Easy Sourdough Artisan Loaf (Step By Step)
This is the cliff notes version. If you want better insights, I would scroll up and follow the process earlier in the post.
2 Mixing Bowls
Mixing Spoon
Food Scale
Parchment Paper
Dutch Oven
Banneton
Scoring Blade
- 520 g Flour
- 365 g Warm Water
- 8 g Salt
- 90 g Bubbly Sourdough Starter
Add 90g active sourdough starter to 365 g of warm water. Mix together to create a cloudy water mixture.
In a separate bowl mix 520g of flour with 8g of salt.
Combine water/starter mixture with flour mixture. Mix until well combined.

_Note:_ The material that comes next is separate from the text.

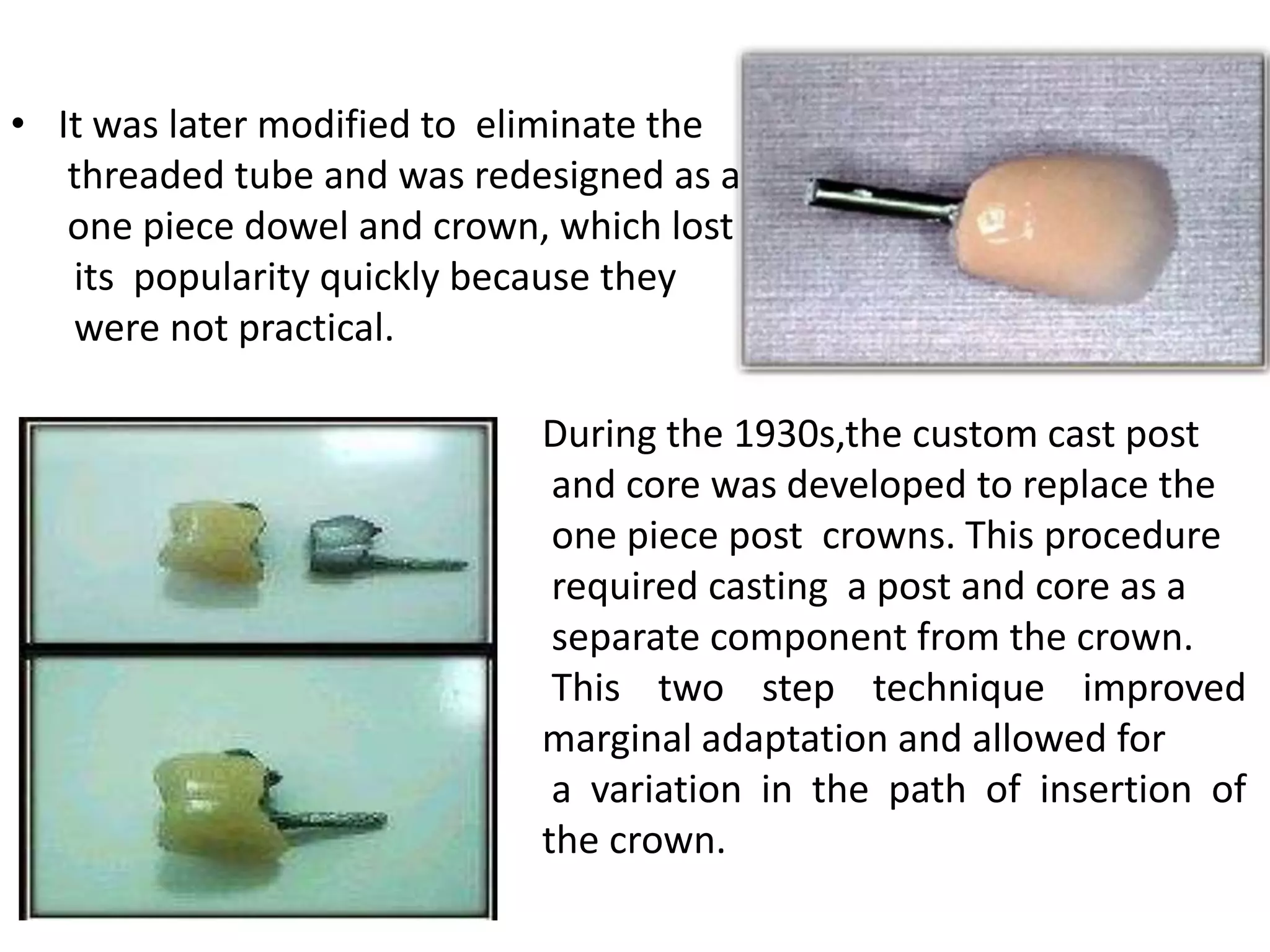 • It was later modified to eliminate the threaded tube and was redesigned as a one piece dowel and crown, which lost its popularity quickly because they were not practical.

During the 1930s,the custom cast post and core was developed to replace the one piece post crowns. This procedure required casting a post and core as a separate component from the crown. This two step technique improved marginal adaptation and allowed for a variation in the path of insertion of the crown.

Place a warm, damp towel over your bowl
Rest your dough for a good 20-30 minutes before starting stretch and folds
Perform Stretch and Folds
First stretch and fold. Cover the bowl with your damp cloth, and come back in 30 minutes.
Second stretch and fold. Cover the bowl with your damp cloth, and come back in 30 minutes.
Third stretch and fold. Cover the bowl with your damp cloth, and come back in 30 minutes.
Place your now covered bowl somewhere warm, and let it sit for 7-10 hours
Place the now shape loaf into a prepared banneton or back in it’s bowl. Cover with a lid or wrap and place in the fridge. Cooling the dough helps give it more spring when you place it in the oven.
Preheat your oven to 450 degrees Fahrenheit
Wait at least 45 minutes in order for the oven and Dutch oven to properly heat
Once the 45 minutes is up, get your dough and place it on some parchment paper. (If it looks a little flat, you can do a little more shaping before placing on parchment paper)
Pull your Dutch oven out of the oven. Remove the lid. Place your loaf, on the parchment paper into the Dutch oven, replace the lid and place the whole thing back into your oven
Cook the loaf for 25 minutes with the lid on. Then 25 minutes with the lid off.
Allow the loaf to cool fully before cutting.